[[ Supplied data, beginning ]]

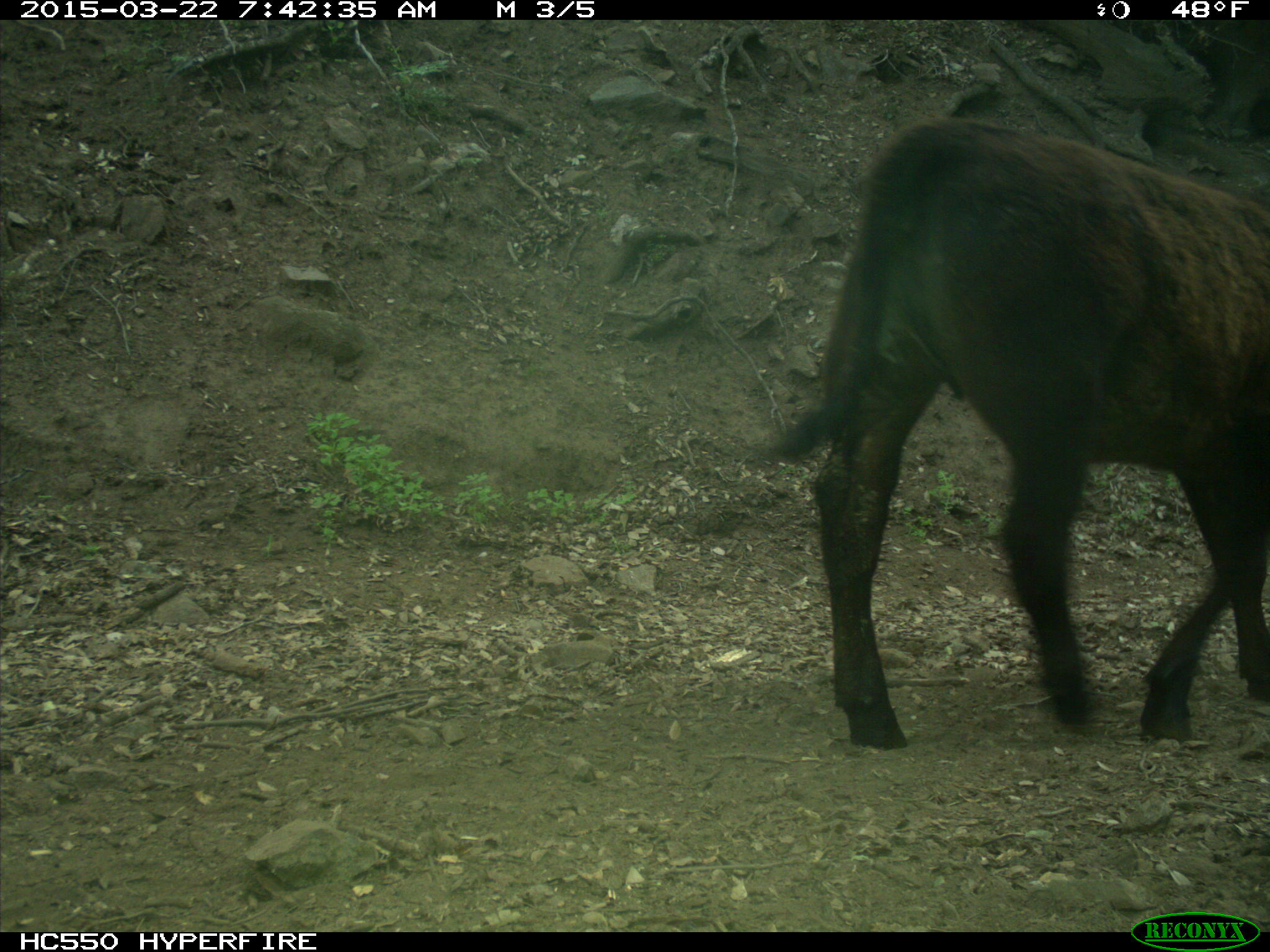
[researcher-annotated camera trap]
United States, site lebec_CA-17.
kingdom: Animalia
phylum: Chordata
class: Mammalia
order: Artiodactyla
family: Bovidae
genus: Bos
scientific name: Bos taurus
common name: domestic cow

[[ Supplied data, end ]]

### [About this exercise]
Print the full listing exactly, dropping the pictures.

### [Exercise answer]
[researcher-annotated camera trap]
United States, site lebec_CA-17.
kingdom: Animalia
phylum: Chordata
class: Mammalia
order: Artiodactyla
family: Bovidae
genus: Bos
scientific name: Bos taurus
common name: domestic cow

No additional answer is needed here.